Tag: forged checks

  • Jensen v. Fleet Bank, 96 N.Y.2d 283 (2001): UCC Statute of Limitations on Forged Checks

    Jensen v. Fleet Bank, 96 N.Y.2d 283 (2001)

    Under UCC 4-406(4), when a bank customer’s account is charged for a series of forged or altered checks by the same wrongdoer over multiple years, each monthly statement of account triggers a new, independent one-year statute of limitations period for claims related to the items included in that specific statement.

    Summary

    Dr. Jensen sued Fleet Bank, alleging the bank negligently paid forged or altered checks perpetrated by his bookkeeper over a seven-year period.

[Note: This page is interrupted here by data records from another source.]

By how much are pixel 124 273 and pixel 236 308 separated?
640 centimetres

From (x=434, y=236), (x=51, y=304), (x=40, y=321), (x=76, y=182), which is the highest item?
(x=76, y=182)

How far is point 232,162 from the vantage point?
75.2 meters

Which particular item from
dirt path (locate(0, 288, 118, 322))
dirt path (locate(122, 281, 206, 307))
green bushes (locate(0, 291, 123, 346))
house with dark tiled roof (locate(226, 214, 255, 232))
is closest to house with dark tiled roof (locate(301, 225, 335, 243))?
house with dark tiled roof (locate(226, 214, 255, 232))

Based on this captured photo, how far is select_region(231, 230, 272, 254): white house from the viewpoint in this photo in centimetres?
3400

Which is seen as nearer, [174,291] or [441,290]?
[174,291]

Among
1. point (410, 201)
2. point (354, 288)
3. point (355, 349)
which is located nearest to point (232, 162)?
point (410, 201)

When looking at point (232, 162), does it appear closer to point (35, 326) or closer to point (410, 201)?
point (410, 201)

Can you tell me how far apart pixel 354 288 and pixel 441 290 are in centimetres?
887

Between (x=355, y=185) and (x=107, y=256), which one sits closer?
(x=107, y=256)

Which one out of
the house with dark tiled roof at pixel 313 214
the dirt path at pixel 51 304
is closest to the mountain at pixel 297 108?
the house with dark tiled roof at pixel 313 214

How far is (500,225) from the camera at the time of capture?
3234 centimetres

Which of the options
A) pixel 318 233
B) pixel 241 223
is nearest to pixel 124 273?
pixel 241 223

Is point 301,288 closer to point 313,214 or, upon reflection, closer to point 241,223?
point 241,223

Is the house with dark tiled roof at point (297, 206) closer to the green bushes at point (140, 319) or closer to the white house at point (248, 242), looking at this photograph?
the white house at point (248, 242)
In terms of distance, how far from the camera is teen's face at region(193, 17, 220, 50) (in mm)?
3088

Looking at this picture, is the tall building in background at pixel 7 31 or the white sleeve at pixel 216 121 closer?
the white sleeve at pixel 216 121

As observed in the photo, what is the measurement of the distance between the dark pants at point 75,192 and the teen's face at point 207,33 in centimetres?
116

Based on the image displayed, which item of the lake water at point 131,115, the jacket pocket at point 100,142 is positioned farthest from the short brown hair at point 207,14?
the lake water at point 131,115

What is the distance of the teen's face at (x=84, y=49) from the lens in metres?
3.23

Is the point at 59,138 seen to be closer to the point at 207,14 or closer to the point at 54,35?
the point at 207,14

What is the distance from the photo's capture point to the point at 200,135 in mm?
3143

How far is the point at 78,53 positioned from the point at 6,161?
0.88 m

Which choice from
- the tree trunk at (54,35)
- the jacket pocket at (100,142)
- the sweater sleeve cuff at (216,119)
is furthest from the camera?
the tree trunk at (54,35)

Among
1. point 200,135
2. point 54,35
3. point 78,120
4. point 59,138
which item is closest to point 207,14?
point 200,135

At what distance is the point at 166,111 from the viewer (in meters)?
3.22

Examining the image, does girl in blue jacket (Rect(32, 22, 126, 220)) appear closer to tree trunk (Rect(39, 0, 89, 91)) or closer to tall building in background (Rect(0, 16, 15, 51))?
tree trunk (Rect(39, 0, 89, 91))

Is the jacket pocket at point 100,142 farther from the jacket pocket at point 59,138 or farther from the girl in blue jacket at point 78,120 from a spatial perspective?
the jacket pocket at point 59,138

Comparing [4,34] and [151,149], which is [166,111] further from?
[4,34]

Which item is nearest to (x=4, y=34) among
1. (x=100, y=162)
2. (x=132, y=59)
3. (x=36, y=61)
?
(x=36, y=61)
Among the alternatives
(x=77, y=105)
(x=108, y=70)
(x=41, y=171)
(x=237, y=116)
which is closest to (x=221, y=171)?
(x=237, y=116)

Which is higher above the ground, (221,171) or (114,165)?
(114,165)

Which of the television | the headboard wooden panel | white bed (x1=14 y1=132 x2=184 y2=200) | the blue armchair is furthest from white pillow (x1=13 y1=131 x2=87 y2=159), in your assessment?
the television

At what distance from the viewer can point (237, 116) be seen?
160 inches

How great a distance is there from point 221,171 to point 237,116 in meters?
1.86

The bank argued that UCC 4-406(4)’s one-year statute of limitations barred all claims because the forgeries began in 1988, more than one year before the suit was filed in 1995. The New York Court of Appeals held that each monthly statement issued by the bank started a new one-year limitations period. Therefore, Jensen could pursue claims for forgeries appearing on statements issued within one year of his reporting the fraud to the bank, provided he could prove the bank failed to exercise ordinary care.

    Facts

    Plaintiff, Dr. Jensen, maintained a checking account with Fleet Bank.
    From 1988 to May 10, 1995, Jensen’s bookkeeper embezzled funds by forging Jensen’s signature on checks or altering the payees’ names.
    Fleet Bank regularly sent Jensen monthly statements of account and canceled checks.
    Jensen discovered the embezzlement on May 17, 1995, and reported it to the bank on May 18, 1995.
    Jensen then sued Fleet Bank, claiming negligence in paying the forged or altered checks.

    Procedural History

    Supreme Court held that each statement of account carried its own one-year period, allowing claims within one year of May 18, 1995.
    The Appellate Division reversed, agreeing with the bank that the one-year period expired in 1989, dismissing all claims.
    The New York Court of Appeals reversed the Appellate Division and reinstated the Supreme Court’s order.

    Issue(s)

    Whether, under UCC 4-406(4), the one-year period for a customer to assert claims against a bank for paying forged or altered checks begins to run from the date of the first statement containing such items, or whether each statement containing forged or altered items triggers a new, independent one-year period.

    Holding

    Yes, each statement of account carries its own one-year period because UCC 4-406(4) states the one-year period runs from “the statement” without specifying it refers only to the “first” statement, unlike other provisions in the same section of the UCC.

    Court’s Reasoning

    The court reasoned that UCC 4-406(4) does not explicitly state when the one-year period begins when the same wrongdoer forges or alters items in successive statements.
    The bank argued that the one-year period begins with the first statement containing an unauthorized signature or altered item, relying on Official Comment 5 to UCC 4-406, which notes that “there is little excuse for a customer not detecting an alteration of his own check or a forgery of his own signature.” However, the Court of Appeals pointed out that this comment was made in the context of differentiating the time limit for reporting alterations/forgeries of a customer’s own signature (one year) versus unauthorized endorsements (three years), highlighting that the former is easier for customers to detect.

    Crucially, the court compared UCC 4-406(2)(b) (which uses the phrase “the first item and statement”) with UCC 4-406(4) (which uses only “the statement”). The omission of “first” in 4-406(4) was deemed intentional, indicating that each statement triggers a new one-year period.

    The court cited UCC 1-102(2)(c), noting that one of the UCC’s basic purposes is to “make uniform the law among the various jurisdictions.” The court observed that its holding aligned with decisions in other jurisdictions such as California (Sun ‘n Sand v United Cal. Bank), Florida (Space Distribs. v Flagship Bank), and Ohio (Neo-Tech Sys. v Provident Bank).